Por Liliana Ottaviano
Alexandra Kohan, en su libro “Y sin embargo, el amor. Elogio de lo incierto”, escribe sobre aquello que, por definición, no se sabe: el amor. No hay saber posible que sirva de guía en la experiencia amorosa, porque el amor siempre implica un encuentro con lo incierto, con lo que se escapa a la previsión y a la norma. Amar, en ese sentido, es un acto que bordea lo real, que se escribe desde lo no sabido.
Podríamos, siguiendo ese gesto, ensayar también un “Y sin embargo, la política. Elogio de lo incierto”. Porque la política, como el amor, se enfrenta a lo que no comprende, a un exceso que la desborda. Hay algo de lo real en la política —un resto irreductible— que no logra ser abarcado por las narrativas simbólicas tradicionales. Ese real se manifiesta en los fenómenos que escapan a la razón política moderna: el apoyo de sectores sociales a proyectos que los perjudican, los giros abruptos en las representaciones electorales, los afectos que sustituyen los argumentos.
La política, entonces, se ve interpelada por un malestar que no logra leer. Lo mismo que el analista ante el inconsciente desde la política se debería poder escuchar lo que no se comprende, sin precipitar conclusiones ni obturar el sentido. En esto, los tres tiempos lógicos de Lacan ofrecen una clave. El instante de ver, donde algo irrumpe, sorprende, descoloca. El tiempo para comprender, donde se elabora, se escucha, se interroga el (sin) sentido. El momento de concluir, donde se concluye, pero siempre a partir de haber atravesado los tiempos anteriores.

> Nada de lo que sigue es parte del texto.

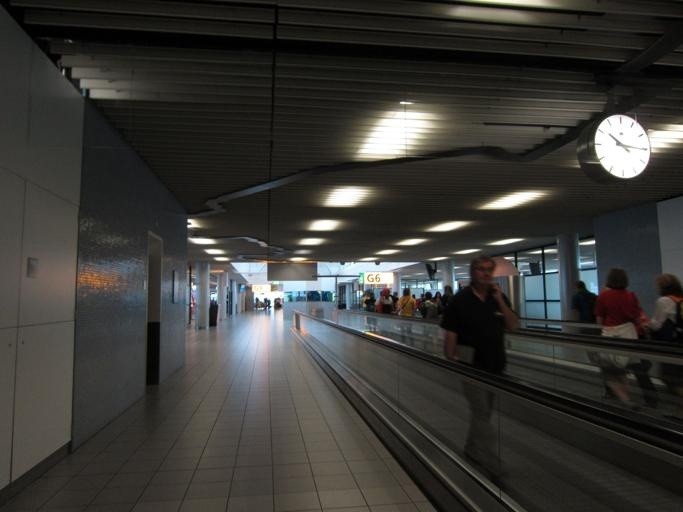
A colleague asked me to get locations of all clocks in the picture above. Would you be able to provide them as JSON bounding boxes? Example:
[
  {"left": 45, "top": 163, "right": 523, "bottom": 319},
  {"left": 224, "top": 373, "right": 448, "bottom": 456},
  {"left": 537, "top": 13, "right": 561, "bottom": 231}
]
[{"left": 576, "top": 112, "right": 651, "bottom": 186}]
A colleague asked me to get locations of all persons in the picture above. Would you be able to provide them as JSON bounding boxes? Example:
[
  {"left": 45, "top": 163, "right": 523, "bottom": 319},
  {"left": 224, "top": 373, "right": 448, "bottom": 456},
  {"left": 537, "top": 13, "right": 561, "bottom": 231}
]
[
  {"left": 647, "top": 273, "right": 682, "bottom": 426},
  {"left": 568, "top": 280, "right": 599, "bottom": 365},
  {"left": 630, "top": 306, "right": 660, "bottom": 411},
  {"left": 359, "top": 283, "right": 454, "bottom": 355},
  {"left": 593, "top": 269, "right": 642, "bottom": 418},
  {"left": 439, "top": 256, "right": 520, "bottom": 478}
]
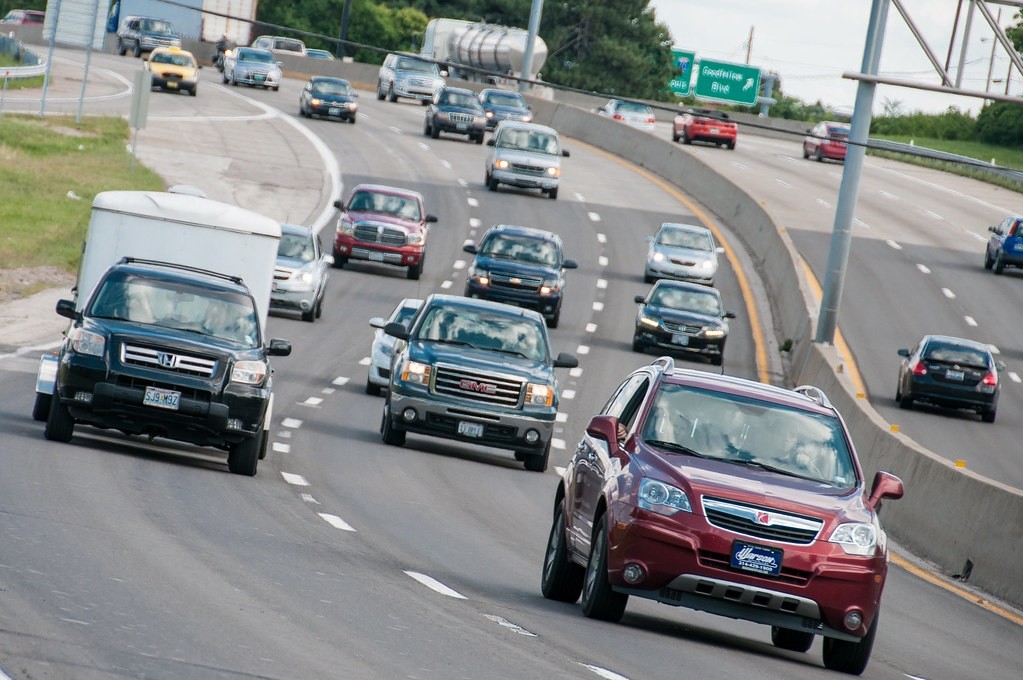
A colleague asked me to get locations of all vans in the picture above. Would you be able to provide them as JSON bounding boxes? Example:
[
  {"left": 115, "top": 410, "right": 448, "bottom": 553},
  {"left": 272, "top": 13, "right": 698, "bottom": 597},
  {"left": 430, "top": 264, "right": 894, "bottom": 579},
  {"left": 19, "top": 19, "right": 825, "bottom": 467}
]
[
  {"left": 248, "top": 35, "right": 310, "bottom": 58},
  {"left": 485, "top": 121, "right": 570, "bottom": 200}
]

Hace un tiempo escribía, a propósito de la presentación del libro de Diego Vernazza, “Lacan. El arte de leer” que eso inapropiable desde la singularidad del uno del sujeto está relacionado con algo del registro del sentido en el campo de lalengua, aquello que aún nos queda para “leer” e interpretar las lógicas en juego y encarnar la posibilidad de procesos emancipatorios. En este punto, resuena la lectura de Jorge Alemán en “Soledad: Común”, cuando señala que toda posibilidad de lo común parte de esa soledad estructural, irreductible, que habita a cada sujeto. No hay comunidad que no se sostenga en esa falta compartida, en ese imposible de la plena coincidencia. Lo inapropiable, entonces, no es un obstáculo, sino la condición misma de una política que no reniegue del sujeto y de su desamparo constitutivo.
Eso inapropiable parece más bien del orden de lo incierto: perfora las estructuras políticas y agujerea la experiencia política del sujeto. Ese agujero, ese resto que no puede ser representado del todo, podría pensarse como el punto de partida de una política que se asuma limitada, que no intente clausurar lo real con discursos totalizantes.
La diferencia entre lo político —como potencia instituyente— y la política —como gestión de lo instituido— marca justamente ese hiato. Y cuando ese hiato se amplía, cuando la política deja de alojar lo que proviene de lo político, aparece la denominada crisis de representación. Algo se desanuda. Se pierde el lazo, se impone la desconfianza, y el sujeto político se fragmenta.
Desde el psicoanálisis podríamos decir que, así como el amor permite al goce condescender[1] al deseo, la política permite al goce condescender al lazo social. El goce, en lo colectivo, se manifiesta en pasiones, odios, fanatismos: en ese exceso que desborda la racionalidad del bien común. Cuando la política cumple su función simbólica, introduce mediaciones, bordea ese goce, lo inscribe en un discurso. Pero cuando esa mediación falla, el goce retorna en lo real: violencia, segregación, el odio como forma de lazo, en la indiferencia social, en la expulsión del otro. Retorna en los discursos de resentimiento y venganza, en la impugnación de toda autoridad simbólica. Todo eso son modos en que lo real se impone cuando la política deja de simbolizar.
De allí que la pregunta “¿Qué hace la política con lo que no comprende?” sea también una pregunta ética. No se trata de dominar ni despreciar lo incierto, sino de alojarlo. Como en el dispositivo analítico, escuchar incluso lo que no se comprende es una posición activa, no pasiva. Implica sostener el tiempo de ver, el tiempo de comprender, antes de precipitar una conclusión.
Tal vez el desafío de la política hoy sea el mismo que el del amor: seguir habitando lo incierto sin renunciar al lazo.
[1] condescender, utilizado aquí para indicar la transformación que vuelve al goce manejable en términos de deseo.